Wednesday, March 5, 2014

What is Forgiveness


What is forgiveness?

            In their book The Faces of Forgiveness, LeRon Shults and Steven Sandage discuss an introducing facial hermeneutics. The face represents a powerful interpersonal text that evokes an attempt to interpret the feelings and dispositions of the other. Yes, they refer to the human face, but they also make up a verb, “facing,” that is, encountering and confronting the presence of other. Sandage, the psychological part of these writers, discusses matters like losing face and de-facing in that context. Shults discusses the biblical notions of the face of God and the human face. This book delves into the biblical concept of 'facing' reflecting the face of God to other people through your own face. And, this book stresses the need to forgive in the redemptive power that is found in community.

When they discuss forgiveness, they identify at least three different ways that we can define it. One definition is “forensic” or “legal” forgiveness — the kind that your insurance company wants to give you, or the kind that involves having a debt erased. This kind of forgiveness is a “transaction … in which one party agrees not to exact what the law requires.” This kind of forgiveness is situational and may be limited to one particular incident. The problem here is that it does not invite one into relational matters like justice and making peace. As human beings, we do not simply long for such forgiveness, that might one day pay off, but has no effect here.

A second definition of forgiveness connects it with a therapeutic benefit. Forgiveness in this sense is a process by which the offended party is motivated to become “less vengeful and avoidant and more benevolent” toward the wrongdoer. Forgiveness in this context does not condone the offense or forget about it. Forgiveness is about releasing claim over the offender and moving forward in another direction. This kind of forgiveness, like the legal definition, is also limited. It does not necessarily bring about reconciliation and restoration of a broken relationship.
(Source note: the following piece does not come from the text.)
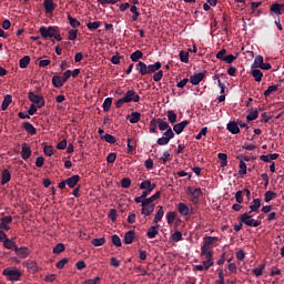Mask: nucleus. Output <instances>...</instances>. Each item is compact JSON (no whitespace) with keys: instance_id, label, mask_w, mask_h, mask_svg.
<instances>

A third definition is redemptive forgiveness. Forgiveness is about inviting people in the here and now into joyful, infinite life and glory of the Father, Son and Spirit, that is, into a community of infinite love. It's incarnate, unending grace. Redemptive forgiveness is when "a party agrees not to exact what the law requires" (pg. 20). Therapeutic forgiveness is a moral judgment that an offender is responsible for harmful actions, surveying the damage done by the hurtful actions and eventually remembering it differently (pg. 22). Redemptive forgiveness includes both forensic and therapeutic forgiveness but the "overarching meaning of [redemptive] forgiveness is manifesting and sharing redemptive grace" (pg. 23).

Shults writes, "I suggest that the overarching meaning of forgiveness in Scripture is manifesting and sharing grace" (125). "When forgiveness, an aspect of a broad horizon of salvation, becomes relational and present, it also becomes communal, not individualistic. "Speaking from a free-church tradition, Miraslov Volf argues that redemption is mediated through real relations in community, not simply 'immediately' to the individual" (160).
 
Just as salvation/redemption is "by grace through faith," so is forgiveness. Shults writes, "Trying to work up the energy to forgive another exhausts human resources. Divine forgiveness makes room for humans to share in the grace and joy of trinitarian love, which provides an infinite resource for human forgiveness" (169).